Communications and Convening

  • Issue a proclamation to raise awareness about the decline of the monarch butterfly and the species’ need for habitat. This proclamation must incorporate a focus on monarch conservation.
  • Create a community art project to enhance and promote monarch and pollinator conservation as well as cultural awareness and recognition.
  • Create a community-driven educational conservation strategy, initiative, or practice that focuses on and benefits local, underserved residents.
  • Engage with developers, planners, landscape architects, and other community leaders and organizers engaged in planning processes to identify opportunities to create monarch habitat.
  • Engage with Homeowners Associations (HOAs), Community Associations or neighborhood organizations to identify opportunities to plant monarch gardens and revise maintenance and mowing programs.
  • Engage with gardening leaders and partners (e.g., Master Naturalists, Master Gardeners, Nature Centers, Native Plant Society Chapters , other long-standing and influential community leaders) to support monarch butterfly conservation.
  • Engage with city parks and recreation, public works, sustainability, and other relevant staff to identify opportunities to revise and maintain mowing programs and milkweed / native nectar plant planting programs.
  • Engage with community garden groups and urge them to plant native milkweeds and nectar-producing plants.
  • Launch or maintain a public communication effort to encourage residents to plant monarch gardens at their homes or in their neighborhoods. (If you have community members who speak a language other than English, we encourage you to also communicate in that language; Champion Pledges must communicate in that language.)

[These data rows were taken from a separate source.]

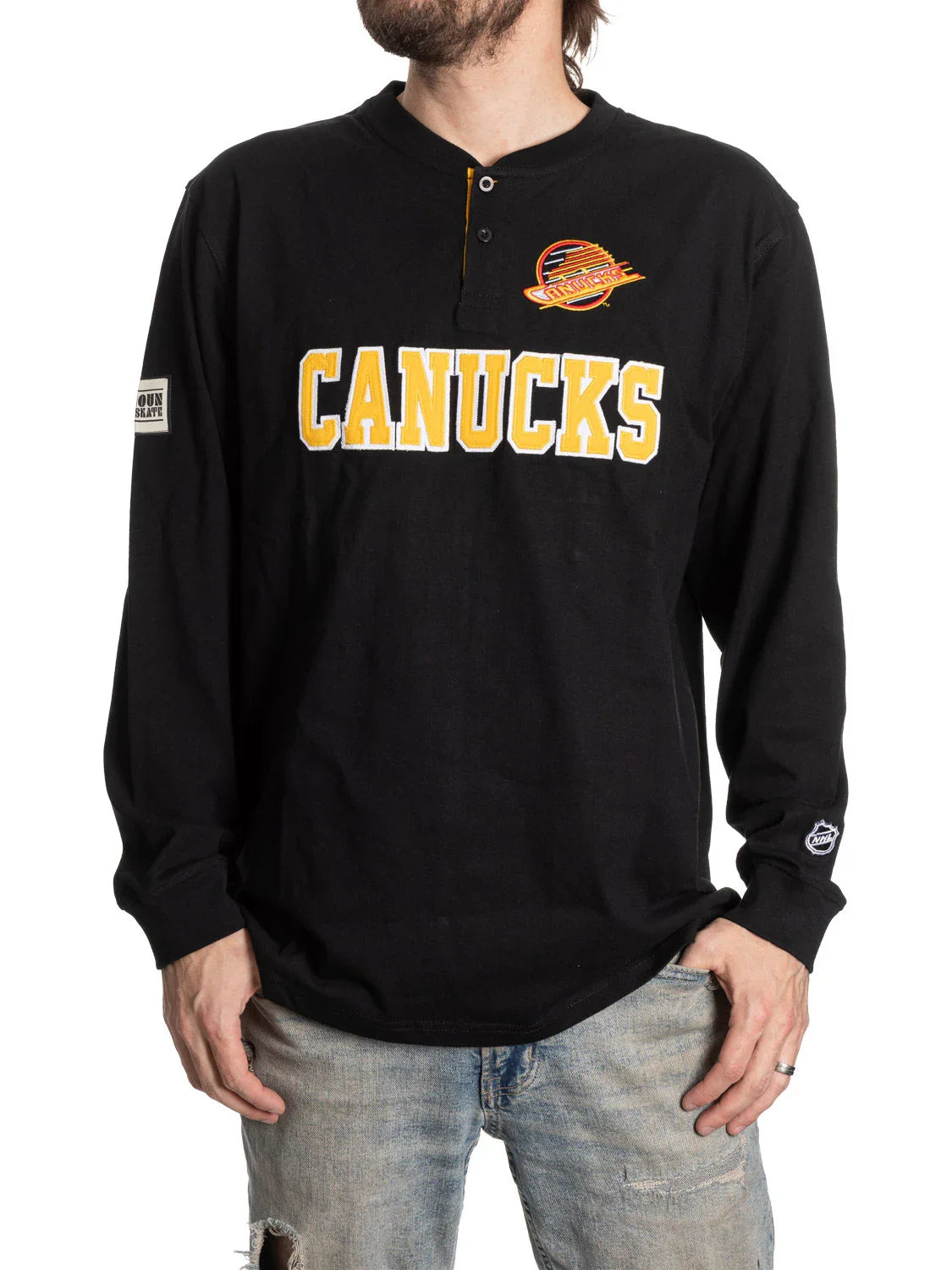 Man wearing black Vancouver Canucks henley shirt with yellow logo and distressed jeans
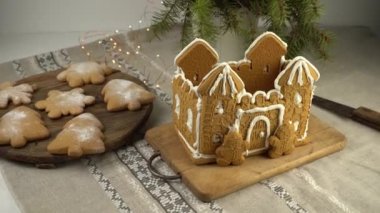 Noel 'de ev yapımı zencefilli kek. Zencefilli kurabiye adam. Beyaz kremalı astle. Noel ağacı şeklinde kurabiyeler ve masanın üstünde kar taneleri. Tatlı olarak yiyecek. Kış zencefilli ekmek.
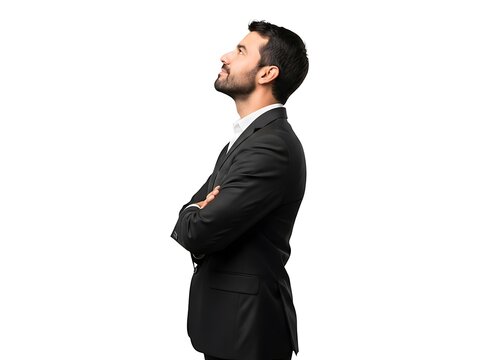 A profile view of a professional man in a suit looking up with confidence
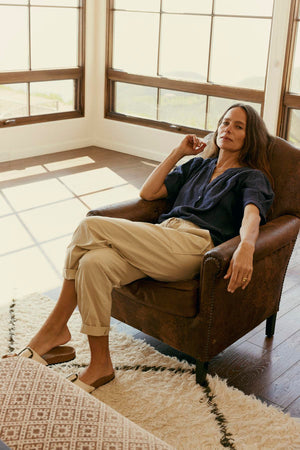 Woman relaxing in a leather armchair in a sunny room with large windows, wearing Velvet by Graham & Spencer's Misty Cotton Twill Pant.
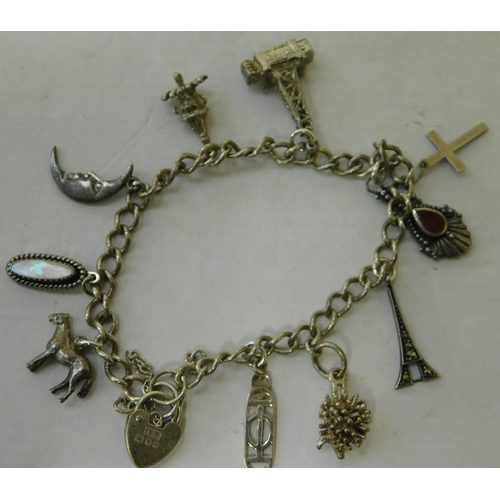 112 - Silver - charm bracelet & ten charms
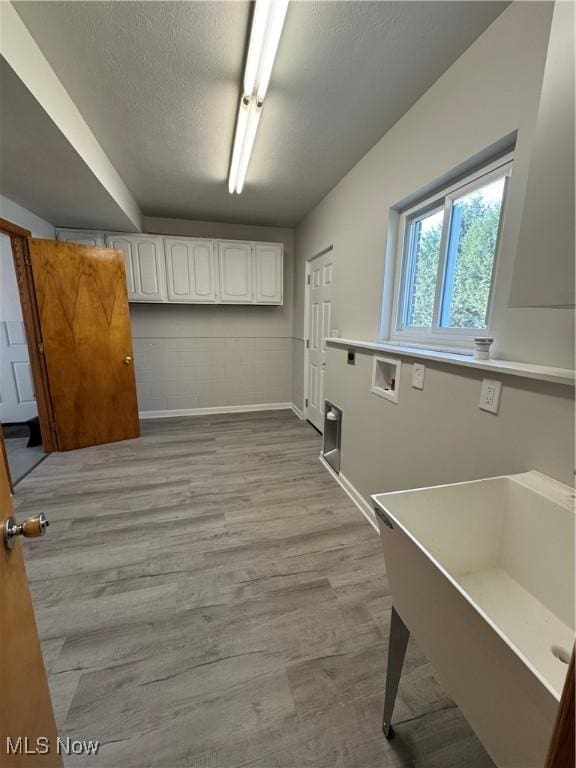 laundry area with washer hookup, cabinet space, a textured ceiling, wood finished floors, and baseboards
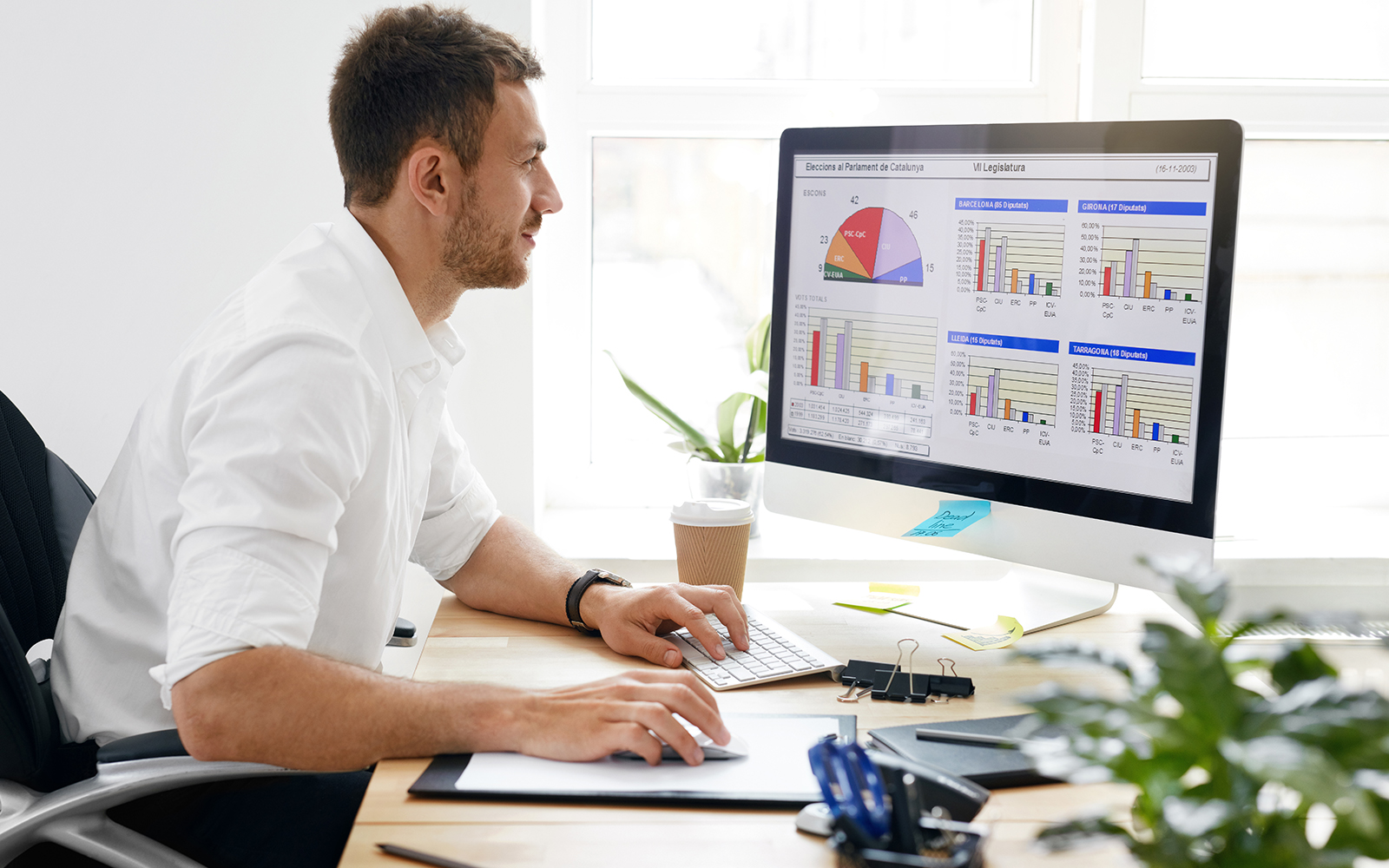 Man at desk analyzing data on computer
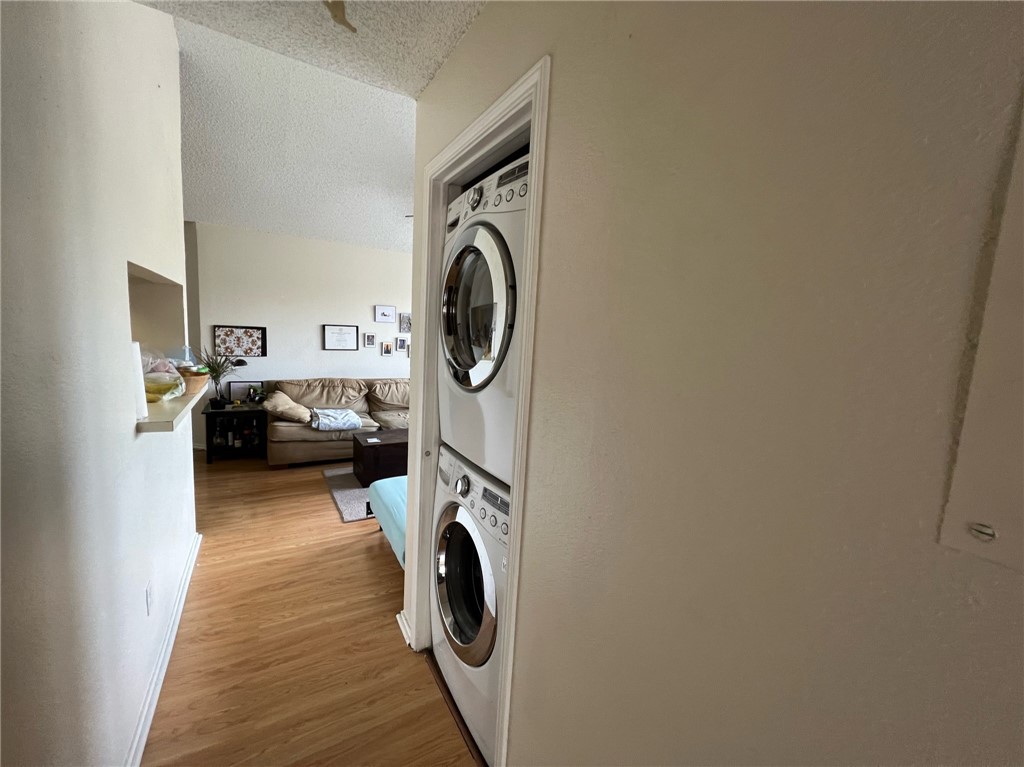 2706 Salado Street, Unit 302 Austin, TX 78705 - Photo 6 of 10 a utility room with dryer and washer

Program and Demonstration Gardens

  • Display educational signage at monarch gardens and pollinator habitat.
  • Launch, expand, or continue an invasive species removal program that will support the re-establishment of native habitat for monarch butterflies and other pollinators.
  • Add or maintain native milkweed and nectar-producing plants in gardens in the community.
  • Earn or maintain recognition for being a wildlife-friendly city by participating in other wildlife and habitat conservation efforts (i.e., National Wildlife Federation’s Community Wildlife Habitat program).
  • Launch or maintain an outdoor education program(s) (e.g., at schools, after-school programs, community centers and groups) that builds awareness and creates habitat by engaging students, educators, and the community in planting native milkweed and pollinator-friendly native nectar plants (i.e., National Wildlife Federation’s Schoolyard Habitats program and Monarch Mission curriculum).
  • Plant milkweed and pollinator-friendly native nectar plants along roadsides, medians, or public rights-of-way.
  • Convert vacant lots to monarch habitat.
  • Plant or maintain a monarch and pollinator-friendly demonstration garden at City Hall or another prominent or culturally significant community location.
  • Facilitate or support a milkweed seed collection and propagation effort.
  • Host or support a native seed or plant sale, giveaway or swap.

Systems Change

  • Reduce or eliminate the use of herbicides, pesticides, or other chemicals that are harmful to monarchs and pollinators and urban wildlife.
  • Integrate monarch butterfly conservation into the city’s Park Master Plan, Sustainability Plan, Climate Resiliency Plan or other city plans.
  • Launch, expand, or continue an effort to change municipal planting ordinances and practices to include more native milkweed and native nectar producing plants at city properties.
  • Increase the percentage of native plants, shrubs and trees that must be used in city landscaping ordinances and encourage use of milkweed, where appropriate.
  • Remove milkweed from the list of noxious plants in city weed / landscaping ordinances (if applicable).